A run of records
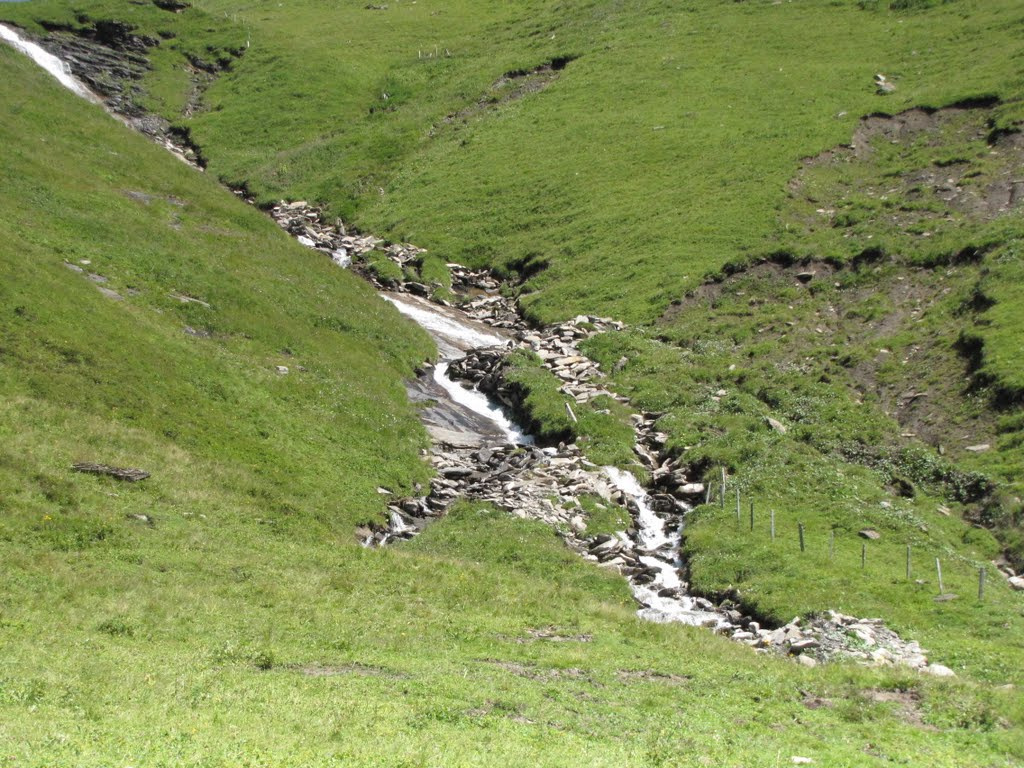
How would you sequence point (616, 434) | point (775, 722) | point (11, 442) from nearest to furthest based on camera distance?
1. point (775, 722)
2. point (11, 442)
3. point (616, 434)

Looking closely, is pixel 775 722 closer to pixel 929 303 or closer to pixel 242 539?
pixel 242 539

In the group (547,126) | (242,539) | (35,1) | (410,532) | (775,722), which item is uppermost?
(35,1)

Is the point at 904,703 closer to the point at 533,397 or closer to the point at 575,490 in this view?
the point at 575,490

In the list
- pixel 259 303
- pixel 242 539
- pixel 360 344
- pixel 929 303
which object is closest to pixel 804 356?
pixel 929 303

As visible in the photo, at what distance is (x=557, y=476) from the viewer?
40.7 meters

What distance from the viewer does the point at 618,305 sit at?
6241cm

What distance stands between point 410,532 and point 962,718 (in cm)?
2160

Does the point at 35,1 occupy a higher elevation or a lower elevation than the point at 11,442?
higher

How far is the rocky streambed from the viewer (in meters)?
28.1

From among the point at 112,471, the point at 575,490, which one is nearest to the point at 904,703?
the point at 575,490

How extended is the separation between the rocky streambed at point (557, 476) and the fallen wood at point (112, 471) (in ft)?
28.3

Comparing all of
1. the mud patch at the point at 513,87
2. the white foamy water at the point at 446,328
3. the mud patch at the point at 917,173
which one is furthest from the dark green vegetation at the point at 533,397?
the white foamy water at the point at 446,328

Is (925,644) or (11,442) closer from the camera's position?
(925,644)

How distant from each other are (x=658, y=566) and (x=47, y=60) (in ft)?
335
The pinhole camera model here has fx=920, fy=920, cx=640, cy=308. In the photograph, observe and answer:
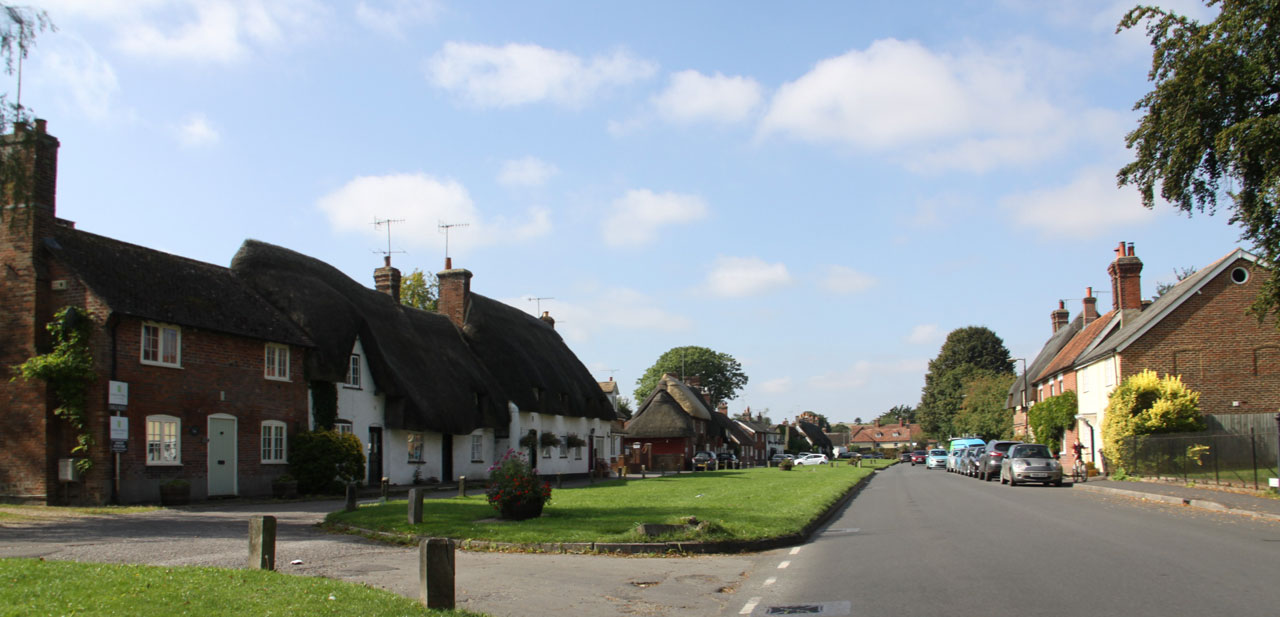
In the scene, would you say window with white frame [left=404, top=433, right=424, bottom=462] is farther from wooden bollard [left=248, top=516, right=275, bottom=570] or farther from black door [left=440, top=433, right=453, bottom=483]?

GOAL -> Omitting all images, print the listing exactly.

FINISHED ANSWER ->
How would you sequence point (616, 434) | point (775, 722) | point (11, 442) from nearest to furthest based on camera distance?
1. point (775, 722)
2. point (11, 442)
3. point (616, 434)

Looking closely, is pixel 775 722 closer to pixel 929 303 or closer to pixel 242 539?
pixel 242 539

In the group (547,126) | (242,539) | (35,1) | (410,532) | (775,722), which item is uppermost?
(35,1)

Is the point at 904,703 closer to the point at 533,397 or closer to the point at 575,490 in this view?
the point at 575,490

In the list
- pixel 259 303
- pixel 242 539
- pixel 360 344
- pixel 929 303
which object is closest to pixel 804 356?
pixel 929 303

As visible in the photo, at what distance is (x=557, y=476) from the viewer?
40.7 meters

What distance from the viewer does the point at 618,305 sit at?
6241cm

What distance stands between point 410,532 and point 962,718 (in cm)?
2160

Does the point at 35,1 occupy a higher elevation or a lower elevation than the point at 11,442?
higher

How far is the rocky streambed from the viewer (in meters)?
28.1

From among the point at 112,471, the point at 575,490, which one is nearest to the point at 904,703?
the point at 575,490

How extended is the separation between the rocky streambed at point (557, 476) and the fallen wood at point (112, 471) (in ft)?
28.3

Comparing all of
1. the mud patch at the point at 513,87
2. the white foamy water at the point at 446,328
3. the mud patch at the point at 917,173
which one is furthest from the dark green vegetation at the point at 533,397?
the white foamy water at the point at 446,328

Is (925,644) or (11,442) closer from the camera's position?
(925,644)

How distant from each other are (x=658, y=566) and (x=47, y=60) (in ft)?
335
The pinhole camera model here has fx=920, fy=920, cx=640, cy=308. In the photograph, observe and answer:
In the scene, would you say window with white frame [left=404, top=433, right=424, bottom=462] is farther from wooden bollard [left=248, top=516, right=275, bottom=570] or farther from black door [left=440, top=433, right=453, bottom=483]?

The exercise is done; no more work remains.